Now, lots of people don’t like how spiders look. I cannot imagine a creature that is more physically different from us. There is nothing cuddly about spiders, nothing child-like or furry (unless you count those hairy legs). It’s OK not to like them. It’s the random swatting that gets me. My eighty year-old mother, who is not very mobile and who really doesn’t like spiders very much at all always removes the spiders using a handy spider-catching device on a stick and puts them outside, and if she can do it, so can the rest of us.
I’d like to think that the kind of education that the children who visited received might help them to live and let live when they see a spider advancing across the great plain of the kitchen floor.

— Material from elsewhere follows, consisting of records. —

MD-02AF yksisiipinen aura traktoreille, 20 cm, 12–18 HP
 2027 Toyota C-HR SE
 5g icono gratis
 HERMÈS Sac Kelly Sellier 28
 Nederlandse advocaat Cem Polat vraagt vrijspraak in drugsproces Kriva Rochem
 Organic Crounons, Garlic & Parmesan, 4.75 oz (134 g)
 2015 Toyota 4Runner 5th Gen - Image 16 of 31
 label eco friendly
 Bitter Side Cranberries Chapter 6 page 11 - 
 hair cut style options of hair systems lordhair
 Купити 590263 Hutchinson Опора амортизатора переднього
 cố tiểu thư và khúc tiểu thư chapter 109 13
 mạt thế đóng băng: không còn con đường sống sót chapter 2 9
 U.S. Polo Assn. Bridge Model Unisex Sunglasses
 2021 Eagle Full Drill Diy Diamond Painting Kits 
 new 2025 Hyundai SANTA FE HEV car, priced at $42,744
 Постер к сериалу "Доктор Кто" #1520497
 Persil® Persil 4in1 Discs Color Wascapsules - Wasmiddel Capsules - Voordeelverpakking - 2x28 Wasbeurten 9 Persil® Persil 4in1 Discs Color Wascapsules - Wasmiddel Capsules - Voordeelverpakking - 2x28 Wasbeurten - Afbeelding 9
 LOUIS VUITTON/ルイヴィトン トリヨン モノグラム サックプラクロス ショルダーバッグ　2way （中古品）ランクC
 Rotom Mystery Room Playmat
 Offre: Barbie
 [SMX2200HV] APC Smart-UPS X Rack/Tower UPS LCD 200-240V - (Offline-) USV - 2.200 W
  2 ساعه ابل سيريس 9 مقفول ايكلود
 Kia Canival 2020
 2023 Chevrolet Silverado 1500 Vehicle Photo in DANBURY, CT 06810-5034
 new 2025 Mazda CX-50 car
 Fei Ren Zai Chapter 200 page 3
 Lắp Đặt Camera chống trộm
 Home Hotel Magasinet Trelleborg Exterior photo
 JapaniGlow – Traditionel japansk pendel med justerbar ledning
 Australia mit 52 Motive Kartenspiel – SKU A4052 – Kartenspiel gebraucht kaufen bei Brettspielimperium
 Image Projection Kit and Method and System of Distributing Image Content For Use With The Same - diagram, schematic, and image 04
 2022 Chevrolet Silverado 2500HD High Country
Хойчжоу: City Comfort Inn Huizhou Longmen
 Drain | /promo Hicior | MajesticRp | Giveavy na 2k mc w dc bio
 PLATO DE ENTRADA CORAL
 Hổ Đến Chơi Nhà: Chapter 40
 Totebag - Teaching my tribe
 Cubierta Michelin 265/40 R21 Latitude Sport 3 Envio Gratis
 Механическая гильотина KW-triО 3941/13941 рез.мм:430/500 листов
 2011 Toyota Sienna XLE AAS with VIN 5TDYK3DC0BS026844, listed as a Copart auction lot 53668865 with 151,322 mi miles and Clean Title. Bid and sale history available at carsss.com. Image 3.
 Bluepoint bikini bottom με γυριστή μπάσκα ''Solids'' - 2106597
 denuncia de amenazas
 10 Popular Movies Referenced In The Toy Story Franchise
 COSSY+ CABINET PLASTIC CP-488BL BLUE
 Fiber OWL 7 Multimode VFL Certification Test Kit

I’d also like to point out that if you have a spider reserve in your house, you are less likely to have all kinds of household pests. I suspect that if someone could find a spider that specialised in catching and killing clothes moths, a great enthusiasm for indoor spiders might develop. But in the meantime, if you are interested in spiders, the new London Zoo exhibit is a great place to watch some truly impressive specimens.
* If you are spider-phobic, and live within reach of London, can I suggest that you have a look at London Zoo’s Friendly Spider Programme? I’ve heard very good things about it from a number of ex-phobics, and the keeper in the Spider Exhibit told me that one of the women who now handles tarantulas for the ‘Meet the Creature’ sessions was too terrified to even look at a photo of a spider prior to going on the course.